One of the effects of Pride Day was a kink (very funny…) in my right shoulder from helping carry the banner.  However, Mike has been here and after he doused me in grapeseed oil and worked on me for about half an hour, I felt much better and got up this morning with everything from my foot feeling less numb (unexpected bonus!) to much less pain elsewhere.  He also brought my guitar back from Baumfest, which was almost two weeks ago.

We started the evening at Simba’s on Edmonds because Dosza Hut was closed for kitchen renos…. a drag as both of us had a major dosa jones…. but the meal at Simba’s, including Kenyan Tusker Beer, was a sensory delight in a very peaceful and humane setting…  Best of all was being served by an Asian woman in a dashiki. Welcome to Vancouver, please check your tired old expectations at the door.

Someplace in Chinatown Mike scored a traditional chinese jacket with frog closings and traditional style pants – in fatigued jeans material.  The overall effect is so “Serenity” that it has to be seen to be appreciated.  Especially with that ‘red flag to a bull’ do-rag.  And the long hair. Oh, and he’s clean shaven now, for those who care.  He took a week off his unfulfilling in the extreme McJob and is relaxed.
Now that my resemblance to a human being has been improved so much, I think I’ll go to work and do something remunerative for my efforts.

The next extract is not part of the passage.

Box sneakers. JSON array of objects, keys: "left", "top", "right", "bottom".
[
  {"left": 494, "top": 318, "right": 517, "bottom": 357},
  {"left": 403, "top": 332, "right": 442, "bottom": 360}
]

I bought a camera (and two gigs of SD and other camera accoutrements and a cutting board and a proper paring knife) last night before Mike called.  I had been on the verge of going home, feeling very lonely because the previously made plans to go into New West didn’t fly, and then…. a friend with a convertible shows up.

Tarot reading

Like a busybody, I asked The Italian Randomizer (one of my nicknames for the tarot deck) about the spiritual requirements of a friend.

In the Celtic Cross, and with the proviso that I don’t use a querent (picking a card for the person being asked about) or reverse cards, here was the layout:

Judgement

8 Wands

Justice

9 Swords

King Swords

Temperance

King Wands

9 Wands

King Pentacles

Wheel of Fortune

….I thought my eyes were going to bug out of my head.  Three Kings? Four Major Arcana?? Nothing smaller than an eight? All of the cards well placed, and Judgement and Temperance (two spiritual, winged beings) standing side by side in the layout?

The gloss is – your fears are imaginary.  With the full application of masculine energy, temperance and rationality, all will be well.

Too bad this person is too rational to tell.